In a relatively rare occurrence since the retirement of the Space Shuttle fleet in mid-2011, nine individuals will celebrate together tonight aboard the International Space Station (ISS), following Wednesday’s launch and arrival of Soyuz MS-15 crew members Oleg Skripochka, Jessica Meir and Hazza al-Mansouri. The trio launched from Site 1/5 at Baikonur Cosmodrome at 6:57 p.m. local time (9:57 a.m. EDT) and followed a smooth six-hour and four-orbit “fast rendezvous” to reach the station. Under the expert control of Skripochka, Soyuz MS-15 docked at the aft longitudinal port of the Zvezda module at 3:42 p.m. EDT. And after customary pressurization and leak checks, hatches into the orbital complex were opened at 6:12 p.m. EDT.
During the shuttle era, of course—with six or seven astronauts on each flight, in addition to an incumbent ISS crew of three to six people—larger combined groups were frequently seen aboard the multi-national orbital outpost. But since the wheels of orbiter Atlantis kissed the runway at the Kennedy Space Center (KSC) in Florida, more than eight years ago, the station’s resident crews have rarely risen above six. In fact, the only exceptions came during a pair of “direct handovers” in November 2013 and September 2015, both of which occurred in response to operational ISS requirements.
In the former instance, the November 2013 direct handover was conducted in order that an Olympic relay torch to be carried in the 2014 Sochi Games could be transported to orbit, taken outside on a ceremonial Extravehicular Activity (EVA) and returned to Earth in relatively short order. And in September 2015, a direct handover was performed to provide up-and-down seats for two short-duration crew members—Denmark’s Andreas Mogensen and Kazakh cosmonaut Aidyn Aimbetov—and to allow for the arrival of a fresh commander to join ISS long-duration crewmen Scott Kelly and Mikhail Kornienko for the second half of their year in space. Today, in a not dissimilar fashion, Soyuz MS-15’s crew includes al-Mansouri as the first citizen-astronaut of the United Arab Emirates (UAE), who will fly a short mission of eight days, returning to Earth on 3 October.
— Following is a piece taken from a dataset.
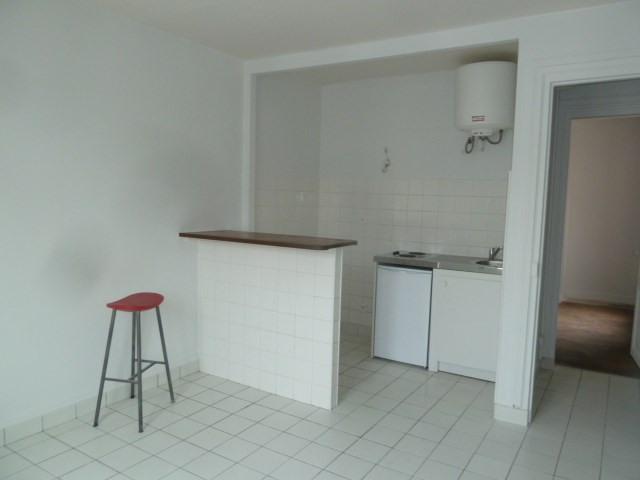 Sale apartment Paris 18ème 247000€ - Picture 3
As outlined in AmericaSpace’s Soyuz MS-15 preview feature, al-Mansouri’s flight has resulted in some significant juggling of ISS crew logistics. Since he requires a Soyuz seat to the station and back home, it was announced in April 2019 that U.S. astronaut Christina Koch—launched aboard Soyuz MS-12 in March—would relinquish her return seat in early October and remain aboard the station through February 2020. Al-Mansouri will thus return to Earth shoulder to shoulder with Soyuz MS-12 crewmen Alexei Ovchinin and Nick Hague. When Koch returns home early next year, she will snag the third seat aboard Soyuz MS-13, joining Aleksandr Skvortsov and Luca Parmitano, who were launched last July. And their former crewmate Drew Morgan will also fly an extended mission, with an expectation that he will return to Earth with Skripochka and Meir in late March 2020.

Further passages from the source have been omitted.